Dirichlet-Prior Shaping: Guiding Expert Specialization in Upcycled MoEs
This addresses the critical issue of inefficient expert utilization in sparse MoEs for vision-language tasks, offering a generalizable solution to enhance model adaptability and performance, though it is incremental as it builds on existing upcycling methods.
The paper tackles the problem of poor expert specialization in upcycled Mixture-of-Experts (MoE) models by introducing Dirichlet-Prior Shaping Loss (DPSL), a router regularization technique that improves routing confidence and differentiation, leading to consistent performance gains on vision-language benchmarks with models like Qwen2, Phi3, and Llama3.2.

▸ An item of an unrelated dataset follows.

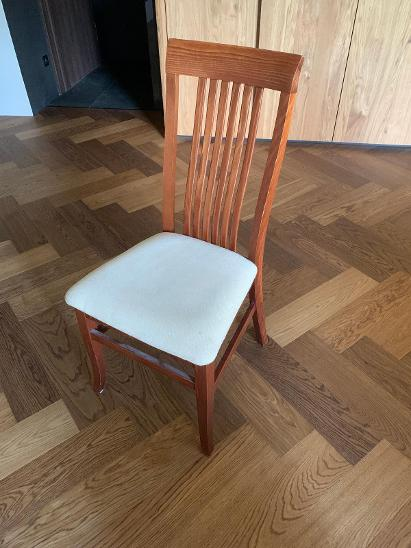 Velký rodinný jídelní stůl + 6 židlí - Nábytek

Upcycling pre-trained dense models into sparse Mixture-of-Experts (MoEs) efficiently increases model capacity but often suffers from poor expert specialization due to naive weight replication. Our analysis reveals that upcycled MoEs, even with conventional regularization, exhibit low-confidence, weakly differentiated routing, hindering performance. We introduce Dirichlet-Prior Shaping Loss (DPSL), a novel router regularization technique that directly shapes routing probability distributions by matching expert assignments to a target Dirichlet prior. DPSL offers fine-grained control over expert balance and specialization, and enables encoding of inductive biases such as encouraging experts to focus on specific modalities or tasks, without requiring manual intervention; notably, DPSL is a general tool applicable to any module that outputs categorical probability distributions, extending its utility beyond MoE training. Experiments on upcycled MoE vision-language models (with Qwen2, Phi3, Llama3.2 LLM backbones) show DPSL consistently outperforms upcycling strategies and regularization techniques across standard vision-language benchmarks, addressing the critical issue of poor specialization and fostering more adaptive, higher-performing models.